= Jewish Social Democratic Workers Association "Zukunft" =

The Jewish Social Democratic Workers Association "Zukunft" (Yiddish for 'future') was a Bundist organization in Stockholm, Sweden. The association (also using the name 'Social Democratic Group "Zukunft) was founded in 1902. It was affiliated to the General Jewish Labour Bund via its Foreign Committee in Geneva. C. Zeitel was the secretary of the association.

During its initial year, the identity of the group was kept secret. As of 1907, the association claimed to have around 40 members. In the same year it contacted the Swedish Social Democratic Party and sought cooperation with them to host a public meeting on the 10th anniversary of the founding of the Bund. The meeting was organized by the arbetarkommun of Stockholm on October 8, 1907. Bernand Jofé of the Bund spoke at the meeting.

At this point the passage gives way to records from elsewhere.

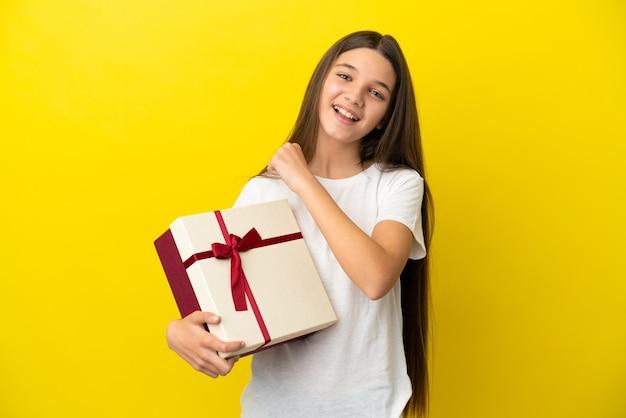 Mała dziewczynka świętująca zwycięstwo trzymająca prezent na odosobnionym żółtym tle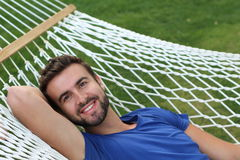 Handsome man laying in hammock and smiling.  Royalty Free Stock Images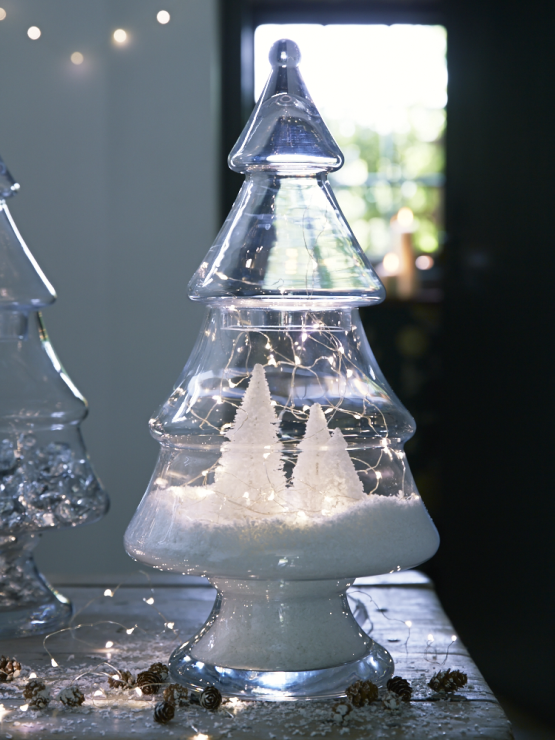 Glass Christmas tree jar styled with mini white trees and a snowy scene inside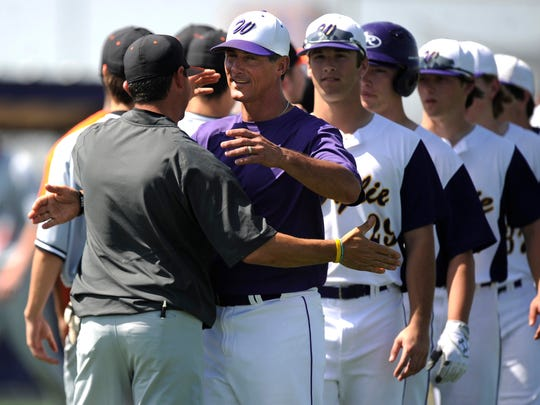Wylie head coach Clay Martin (center) hugs his brother, Burkburnett head coach Grant Martin, after a game in 2017. Grant Martin returned to Wylie in 2018 and will take over the head coaching duties after Clay Martin was named the new head football coach and athletic director on Friday.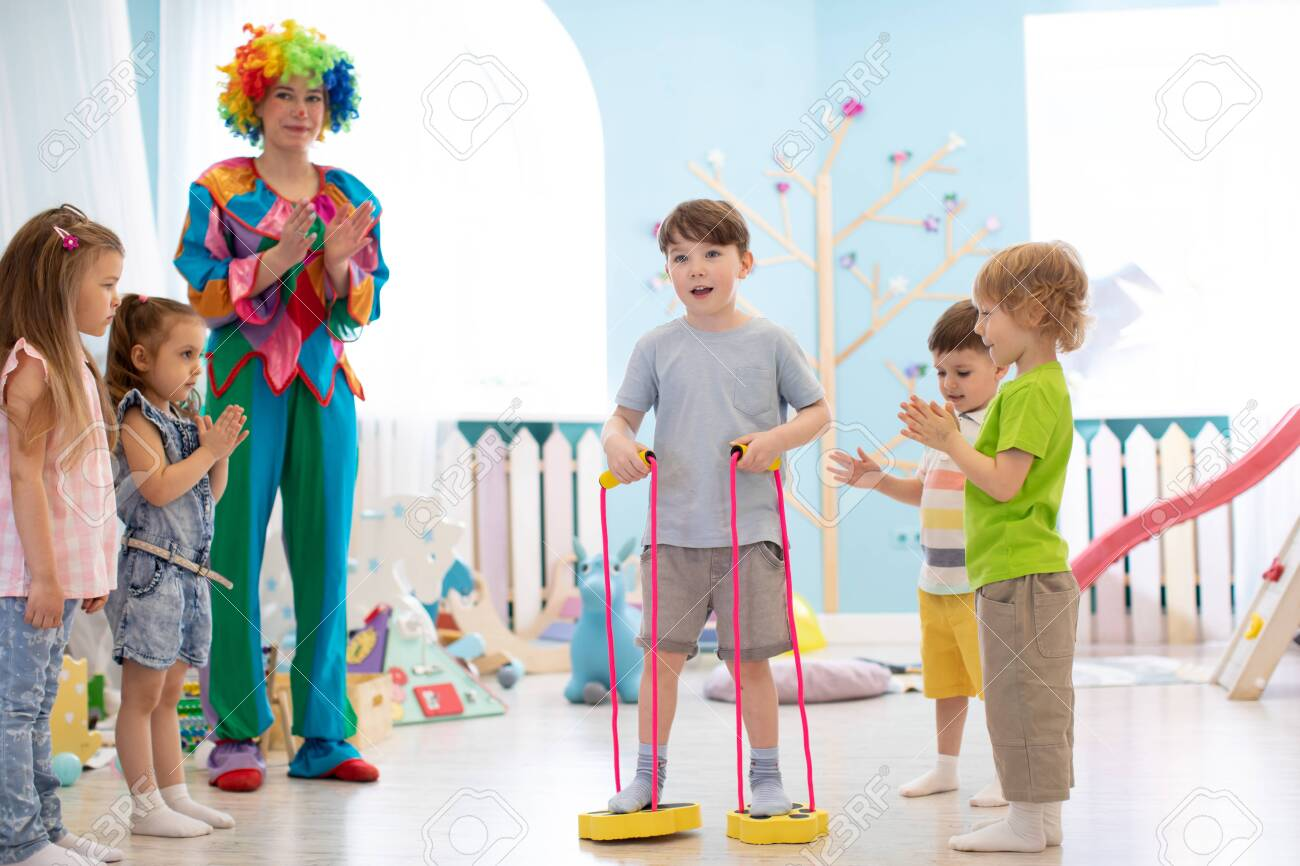 happy children and clown on birthday party - 124452615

In October 1908, the Executive Committee of the Swedish Social Democratic Party granted 100 Swedish krona to the association, to set up a reading room for emigree activists in Stockholm. Another 100 krona was allotted by the Stockholm arbetarkommun. The reading room was set up in Folkets Hus, rented jointly by Zukunft and the Israeli Workers Association.

The support given from the Swedish Social Democrats to Zukunft caused a rift between the association and the Stockholm-based Support Group of the Russian Social Democratic Labour Party. The RSDLP group was led by Bernhard Mehr who claimed that since the Bund had merged into the RSDLP, the economic assistance should not have been given to Zukunft directly. A year later, the rift has settled and Zukunft, the Israeli Workers Association and the RSDLP support group decided to run the reading room jointly. The economic assistance from the Swedish Social Democratic Party was however discontinued.

Bundist activities continued in Sweden, at least until the late 1940s.